- **Study text**
[Start of Attachment]
PEOPLE IN INDUSTRIALIZED NATIONS HAVE BECOME HEALTHIER AND SAFER ON AVERAGE. YET THEY HAVE BECOME MORE-RATHER THAN LESS-CONCERNED ABOUT RISK, AND THEY FEEL INCREASINGLY VULNERABLE TO THE RISKS OF MODERN LIFE. THE WAY PEOPLE PERCEIVE RISK, OR RISK PERCEPTION, CAN BE CHARACTERIZED AS A BATTLEGROUND OF STRONG AND CONFLICTING VIEWS. EXPERTS WHO STUDY RISK PERCEPTION ATTEMPT TO UNDERSTAND WHY PEOPLE'S CONCERNS ARE INCREASING ABOUT RISK AND WHY THEIR PERCEPTIONS ARE SO OFTEN AT ODDS WITH WHAT THEY REALLY SHOULD BE CONCERNED ABOUT.

THE STAKES ARE HIGH: These perceptions and the opposition to technologies that accompany them have puzzled and frustrated industrialists and regulators alike. These paradoxical perceptions have led numerous observers to argue that the American public's apparent pursuit of a zero-risk society" threatens the nation's political and economic stability.

Multiple Dimensions

THE CHART ON the following page represents a spatial display of hazards-, the factors in this space reflect the degree to which a risk is perceived to be known or understood (vertical dimension) and the degree to which it evokes perceptions of dread, instability and catastrophe (horizontal dimension). Research has demonstrated that social response to risk is closely related to the position of a hazard within this space. The further to the right a hazard appears, the higher its perceived risk, the more people want to see its current risks reduced and the more they want to see strict regulation employed to achieve reduced risk. By contrast, the way experts perceive risk is not closely related to any of these various risk characteristics. Instead, experts appear to see riskiness as synonymous with expected annual mortality. As a result, many of the conflicts over "risk" may result from experts and laypersons having different definitions of the concept. Expert recitations of risk statistics" often do little to change people's attitudes and perceptions.
[End of Attachment]
- **Entries shown**
[Start of Attachment]
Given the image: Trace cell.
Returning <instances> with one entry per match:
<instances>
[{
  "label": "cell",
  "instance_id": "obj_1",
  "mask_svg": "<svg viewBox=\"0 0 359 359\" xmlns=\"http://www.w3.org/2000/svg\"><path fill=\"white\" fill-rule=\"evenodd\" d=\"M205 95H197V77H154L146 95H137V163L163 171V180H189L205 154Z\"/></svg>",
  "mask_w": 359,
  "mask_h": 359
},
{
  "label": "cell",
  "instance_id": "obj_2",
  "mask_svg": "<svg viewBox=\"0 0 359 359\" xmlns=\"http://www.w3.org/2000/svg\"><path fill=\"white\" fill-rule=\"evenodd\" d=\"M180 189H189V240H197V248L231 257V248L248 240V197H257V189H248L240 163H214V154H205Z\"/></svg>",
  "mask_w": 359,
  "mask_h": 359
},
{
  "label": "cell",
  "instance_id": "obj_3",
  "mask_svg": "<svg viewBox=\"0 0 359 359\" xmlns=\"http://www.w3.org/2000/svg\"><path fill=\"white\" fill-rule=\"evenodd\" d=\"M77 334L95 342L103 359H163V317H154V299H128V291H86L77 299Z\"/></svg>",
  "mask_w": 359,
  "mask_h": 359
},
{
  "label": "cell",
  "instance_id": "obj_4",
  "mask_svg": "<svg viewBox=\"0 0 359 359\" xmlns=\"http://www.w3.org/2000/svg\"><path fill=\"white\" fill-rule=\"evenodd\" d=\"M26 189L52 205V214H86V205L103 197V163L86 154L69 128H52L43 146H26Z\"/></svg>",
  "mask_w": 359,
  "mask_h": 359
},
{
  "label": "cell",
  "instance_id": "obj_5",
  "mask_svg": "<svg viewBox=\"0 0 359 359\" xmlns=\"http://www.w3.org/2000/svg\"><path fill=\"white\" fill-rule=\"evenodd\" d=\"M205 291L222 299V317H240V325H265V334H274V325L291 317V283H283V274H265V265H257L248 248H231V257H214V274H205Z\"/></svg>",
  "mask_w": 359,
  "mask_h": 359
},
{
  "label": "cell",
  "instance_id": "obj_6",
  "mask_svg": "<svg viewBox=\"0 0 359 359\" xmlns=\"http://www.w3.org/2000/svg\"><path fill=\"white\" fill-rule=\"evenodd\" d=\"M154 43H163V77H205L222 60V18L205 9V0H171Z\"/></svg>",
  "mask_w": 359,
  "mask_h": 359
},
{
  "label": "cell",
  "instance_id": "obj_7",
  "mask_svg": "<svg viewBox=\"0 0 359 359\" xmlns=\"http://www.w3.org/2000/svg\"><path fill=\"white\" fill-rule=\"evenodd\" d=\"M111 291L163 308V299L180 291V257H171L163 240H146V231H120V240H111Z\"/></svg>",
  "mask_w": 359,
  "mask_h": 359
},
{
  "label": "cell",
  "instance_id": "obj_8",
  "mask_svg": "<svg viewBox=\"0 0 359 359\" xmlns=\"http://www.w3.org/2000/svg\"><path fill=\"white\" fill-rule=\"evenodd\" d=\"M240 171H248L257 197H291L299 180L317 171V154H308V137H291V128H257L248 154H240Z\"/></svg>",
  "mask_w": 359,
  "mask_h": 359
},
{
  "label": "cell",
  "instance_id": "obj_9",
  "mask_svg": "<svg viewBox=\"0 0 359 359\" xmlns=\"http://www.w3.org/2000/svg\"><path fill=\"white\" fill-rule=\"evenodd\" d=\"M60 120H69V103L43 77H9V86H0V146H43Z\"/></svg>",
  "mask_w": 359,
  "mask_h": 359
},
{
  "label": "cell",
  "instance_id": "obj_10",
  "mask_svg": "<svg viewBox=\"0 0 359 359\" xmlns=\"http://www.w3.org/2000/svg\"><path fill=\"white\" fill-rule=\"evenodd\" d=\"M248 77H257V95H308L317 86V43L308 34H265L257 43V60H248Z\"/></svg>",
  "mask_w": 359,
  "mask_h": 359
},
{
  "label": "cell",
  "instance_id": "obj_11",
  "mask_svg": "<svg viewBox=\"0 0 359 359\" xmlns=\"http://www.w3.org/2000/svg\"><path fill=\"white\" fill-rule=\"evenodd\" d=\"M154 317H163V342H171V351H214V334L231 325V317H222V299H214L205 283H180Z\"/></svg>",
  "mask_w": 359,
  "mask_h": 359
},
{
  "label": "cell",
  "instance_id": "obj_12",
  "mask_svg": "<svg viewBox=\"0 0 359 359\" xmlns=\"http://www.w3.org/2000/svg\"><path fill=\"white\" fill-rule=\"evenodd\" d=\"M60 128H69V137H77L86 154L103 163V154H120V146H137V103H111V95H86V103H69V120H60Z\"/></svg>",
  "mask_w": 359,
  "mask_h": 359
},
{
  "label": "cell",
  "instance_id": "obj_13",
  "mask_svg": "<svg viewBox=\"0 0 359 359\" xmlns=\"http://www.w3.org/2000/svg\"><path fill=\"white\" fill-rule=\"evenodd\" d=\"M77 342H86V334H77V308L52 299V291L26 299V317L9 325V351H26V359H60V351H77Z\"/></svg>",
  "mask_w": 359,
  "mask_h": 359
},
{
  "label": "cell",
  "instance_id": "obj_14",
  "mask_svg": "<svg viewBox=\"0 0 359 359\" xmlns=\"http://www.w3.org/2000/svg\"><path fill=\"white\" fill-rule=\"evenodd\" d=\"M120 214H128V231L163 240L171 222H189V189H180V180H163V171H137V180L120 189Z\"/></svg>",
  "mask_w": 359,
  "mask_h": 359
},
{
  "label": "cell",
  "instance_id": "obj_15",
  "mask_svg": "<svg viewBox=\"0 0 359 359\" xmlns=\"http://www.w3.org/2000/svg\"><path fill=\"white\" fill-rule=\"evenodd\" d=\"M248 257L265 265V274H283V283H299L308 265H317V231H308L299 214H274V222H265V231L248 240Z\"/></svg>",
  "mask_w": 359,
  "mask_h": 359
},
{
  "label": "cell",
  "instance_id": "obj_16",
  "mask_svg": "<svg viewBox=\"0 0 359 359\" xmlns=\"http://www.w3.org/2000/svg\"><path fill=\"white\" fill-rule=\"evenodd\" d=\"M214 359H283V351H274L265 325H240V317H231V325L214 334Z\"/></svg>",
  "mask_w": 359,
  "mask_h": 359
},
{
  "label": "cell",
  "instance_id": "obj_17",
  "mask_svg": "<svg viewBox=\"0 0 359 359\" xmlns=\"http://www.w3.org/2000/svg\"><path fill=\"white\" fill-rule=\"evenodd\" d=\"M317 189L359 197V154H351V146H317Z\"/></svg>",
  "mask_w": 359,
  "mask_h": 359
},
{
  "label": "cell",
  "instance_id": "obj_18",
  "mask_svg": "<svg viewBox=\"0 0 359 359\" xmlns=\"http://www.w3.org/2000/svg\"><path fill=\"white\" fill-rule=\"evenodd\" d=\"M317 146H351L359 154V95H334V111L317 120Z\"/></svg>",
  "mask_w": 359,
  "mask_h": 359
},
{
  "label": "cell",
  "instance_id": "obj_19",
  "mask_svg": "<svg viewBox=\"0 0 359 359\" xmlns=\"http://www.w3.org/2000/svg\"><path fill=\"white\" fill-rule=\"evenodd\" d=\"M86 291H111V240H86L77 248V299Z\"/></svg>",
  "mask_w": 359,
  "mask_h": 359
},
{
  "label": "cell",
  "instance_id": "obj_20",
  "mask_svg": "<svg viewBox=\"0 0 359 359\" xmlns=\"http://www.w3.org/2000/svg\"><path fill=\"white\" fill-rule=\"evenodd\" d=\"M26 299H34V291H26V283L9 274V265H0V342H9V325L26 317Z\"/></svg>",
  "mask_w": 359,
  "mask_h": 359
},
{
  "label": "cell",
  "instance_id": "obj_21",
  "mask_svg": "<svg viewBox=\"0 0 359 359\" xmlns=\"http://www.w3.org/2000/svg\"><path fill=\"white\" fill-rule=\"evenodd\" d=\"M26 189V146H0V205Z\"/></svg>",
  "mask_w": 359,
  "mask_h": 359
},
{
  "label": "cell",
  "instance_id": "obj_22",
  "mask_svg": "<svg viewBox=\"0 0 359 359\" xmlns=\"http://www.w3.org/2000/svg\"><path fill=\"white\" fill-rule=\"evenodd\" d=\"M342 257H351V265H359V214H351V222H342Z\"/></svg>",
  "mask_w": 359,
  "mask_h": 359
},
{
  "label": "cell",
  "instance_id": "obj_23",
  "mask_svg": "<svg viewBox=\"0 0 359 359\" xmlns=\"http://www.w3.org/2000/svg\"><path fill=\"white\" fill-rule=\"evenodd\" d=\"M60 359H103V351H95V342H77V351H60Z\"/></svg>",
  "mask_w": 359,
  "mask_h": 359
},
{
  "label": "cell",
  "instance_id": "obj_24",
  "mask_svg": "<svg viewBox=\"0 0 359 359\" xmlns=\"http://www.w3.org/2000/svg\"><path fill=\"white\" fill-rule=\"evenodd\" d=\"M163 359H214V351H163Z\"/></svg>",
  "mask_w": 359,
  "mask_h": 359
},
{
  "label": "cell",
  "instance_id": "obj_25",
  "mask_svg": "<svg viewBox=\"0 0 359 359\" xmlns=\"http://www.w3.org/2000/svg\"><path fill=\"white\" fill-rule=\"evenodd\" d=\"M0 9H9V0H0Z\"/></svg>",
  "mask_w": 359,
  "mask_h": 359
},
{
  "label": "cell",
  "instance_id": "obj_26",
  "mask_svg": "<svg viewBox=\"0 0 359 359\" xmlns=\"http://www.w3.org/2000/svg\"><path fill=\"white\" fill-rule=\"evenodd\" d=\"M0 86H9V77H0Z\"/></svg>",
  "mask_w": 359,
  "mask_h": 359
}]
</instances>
[End of Attachment]
- **Problem requirements**
Please carry on the risk perception text above, picking up after its final sentence.

- **Task response**
Research has compared perceptions of risk and benefit from several activities and technologies. It is particularly instructive to compare perceptions of various forms of radiation with chemical technology, for instance. Nuclear power is perceived as having a very high risk factor and a low benefit yield whereas diagnostic X rays reflect the opposite. A similar finding occurs with chemicals. Non-medical sources of exposure to chemicals, such as pesticides, food additives, alcohol and cigarettes, are seen as having a very low benefit and a high risk. Chemicals as pharmaceuticals, such as prescription drugs, antibiotics and vaccines, are generally seen as having a high benefit and a low risk, despite the fact that they can be highly toxic.

The favorable perceptions and acceptance of risks from X rays and medicines demonstrates that acceptance of risk is conditioned by perception of direct benefits and by trust in those responsible for managing such technologies, in this case the medical and pharmaceutical professions. it is also clear that there is no general or universal pattern of perceptions for radiation and chemicals. Perception and acceptance of risk is determined by the specific context in which the public is exposed to these substances.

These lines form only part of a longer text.